In order to ensure even and uniform cooling of large arrays of primary or secondary cells, the cells are divided into small groups, each group housed and cooled separately. The cells are arranged in side-by-side orientation within module housings. The housings are preferably generally prismatic in shape to ensure compact reassembly into a variety of different configurations. Each housing has a cooling passage extending from a housing inlet to a housing outlet and configured to direct, during use, a cooling medium over the cells. The cooling passage is divided to force the cooling medium in a multi-pass configuration over the cells. The multi-pass passage increases cooling efficiency and reduces thermal gradients throughout the cells. In one preferred configuration, a three-pass passage provides an optimum performance. Because cell operational life is temperature dependent, temperature monitoring devices may be provided on each cell. These can be monitored to detect aberrant conditions which result in elevated temperatures in any one cell.
In a preferred module housing, separated portions of the cooling passage are used to direct cooling medium at the ends of the cells. Conductors are resistance welded to the ends of the cells to provide interconnection. Each housing has a window opening in the top and bottom of the housing to provide access to the cell ends for welding of the conductors. During operation, these conductors act at various times as heaters and heat sinks of the cells. In the preferred embodiment, the conductors reside in the separated portion of the passage to ensure effective cooling. In an alternative embodiment, the passage has a continuously decreasing cross-sectional area resulting in increasing flow velocity along the passage.
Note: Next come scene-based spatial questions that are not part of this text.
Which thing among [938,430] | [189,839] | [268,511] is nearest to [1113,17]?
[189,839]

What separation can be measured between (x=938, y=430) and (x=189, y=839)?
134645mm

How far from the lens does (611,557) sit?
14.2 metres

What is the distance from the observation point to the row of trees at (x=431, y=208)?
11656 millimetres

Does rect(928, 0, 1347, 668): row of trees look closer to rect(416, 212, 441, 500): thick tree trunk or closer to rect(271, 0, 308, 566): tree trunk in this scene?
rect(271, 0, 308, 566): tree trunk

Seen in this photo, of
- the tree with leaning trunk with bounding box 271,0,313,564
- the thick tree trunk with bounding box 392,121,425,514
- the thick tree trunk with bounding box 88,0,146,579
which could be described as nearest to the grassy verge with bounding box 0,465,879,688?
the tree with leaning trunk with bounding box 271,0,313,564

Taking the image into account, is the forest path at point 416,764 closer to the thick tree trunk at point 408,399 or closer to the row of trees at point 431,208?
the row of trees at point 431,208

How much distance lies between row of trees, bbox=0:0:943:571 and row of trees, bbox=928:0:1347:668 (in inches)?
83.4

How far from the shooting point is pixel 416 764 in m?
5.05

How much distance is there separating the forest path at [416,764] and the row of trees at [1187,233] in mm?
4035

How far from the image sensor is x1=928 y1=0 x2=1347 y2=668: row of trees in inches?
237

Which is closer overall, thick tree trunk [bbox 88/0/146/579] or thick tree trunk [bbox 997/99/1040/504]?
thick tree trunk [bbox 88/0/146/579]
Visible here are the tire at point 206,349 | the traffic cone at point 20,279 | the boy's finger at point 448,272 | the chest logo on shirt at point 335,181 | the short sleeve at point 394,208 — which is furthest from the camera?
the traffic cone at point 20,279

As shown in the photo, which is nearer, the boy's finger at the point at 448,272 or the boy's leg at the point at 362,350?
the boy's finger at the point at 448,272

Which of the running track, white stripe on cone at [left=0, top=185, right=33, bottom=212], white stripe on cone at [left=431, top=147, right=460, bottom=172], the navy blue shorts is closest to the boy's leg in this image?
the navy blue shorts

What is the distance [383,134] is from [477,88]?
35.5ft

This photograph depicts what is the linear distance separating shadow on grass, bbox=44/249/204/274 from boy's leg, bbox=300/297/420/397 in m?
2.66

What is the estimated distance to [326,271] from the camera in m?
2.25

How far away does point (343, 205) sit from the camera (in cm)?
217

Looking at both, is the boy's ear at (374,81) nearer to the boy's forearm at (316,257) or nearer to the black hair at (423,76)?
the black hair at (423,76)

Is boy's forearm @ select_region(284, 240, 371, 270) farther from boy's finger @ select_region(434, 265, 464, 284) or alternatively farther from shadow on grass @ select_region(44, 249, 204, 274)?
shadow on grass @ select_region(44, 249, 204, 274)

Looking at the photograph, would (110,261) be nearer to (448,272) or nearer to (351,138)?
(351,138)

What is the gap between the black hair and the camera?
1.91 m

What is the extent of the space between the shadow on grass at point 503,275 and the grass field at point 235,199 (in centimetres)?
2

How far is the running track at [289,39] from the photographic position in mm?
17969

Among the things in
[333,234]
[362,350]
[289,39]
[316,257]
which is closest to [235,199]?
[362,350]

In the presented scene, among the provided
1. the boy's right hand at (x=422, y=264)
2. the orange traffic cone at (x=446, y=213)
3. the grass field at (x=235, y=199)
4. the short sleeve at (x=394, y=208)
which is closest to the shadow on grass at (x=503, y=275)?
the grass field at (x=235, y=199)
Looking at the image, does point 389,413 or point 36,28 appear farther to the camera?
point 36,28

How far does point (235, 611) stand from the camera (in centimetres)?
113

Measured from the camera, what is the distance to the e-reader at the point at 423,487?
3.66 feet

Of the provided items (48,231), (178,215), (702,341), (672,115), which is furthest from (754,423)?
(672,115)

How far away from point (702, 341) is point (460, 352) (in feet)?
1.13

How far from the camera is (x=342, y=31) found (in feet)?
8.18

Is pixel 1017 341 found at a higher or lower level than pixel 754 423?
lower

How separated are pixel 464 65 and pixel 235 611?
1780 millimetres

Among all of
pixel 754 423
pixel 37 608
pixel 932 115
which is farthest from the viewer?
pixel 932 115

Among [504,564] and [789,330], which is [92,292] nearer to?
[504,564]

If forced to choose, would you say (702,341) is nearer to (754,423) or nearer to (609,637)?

The increased flow velocity enhances heat transfer to balance the reduced cooling effect resulting from the rise in temperature of the cooling medium.
Large arrays of cells are formed by combining multiple cell modules with their respective inlets and outlets aligned. Various array enclosure plates include raised portions which are sized and arranged to act as inserts fitting sealingly within the window openings of the module housings. The housings are captured between the enclosure plates with the spacing of the inserts fixing the relative position of the housings. The modules are electrically interconnected to provide the output required of the array. Large arrays may consist of one or more vertically stacked decks of modules. In a multi-deck array each deck is joined to the vertically adjacent deck by an enclosure plate having raised inserts on two opposing faces.
The present invention provides novel methods of effectively cooling large arrays of cells to extend their useful operating life. These methods and devices are particularly advantageous to form novel extended-life powered devices such as vehicles. One array, according to the present invention, incorporates sub-C (Cs) configuration cells to form arrays having optimum characteristics for hybrid-electric vehicles, as well as other devices.
Additional advantages of this novel invention as described in the following drawings, detailed description, and claims will be apparent to one skilled in the art.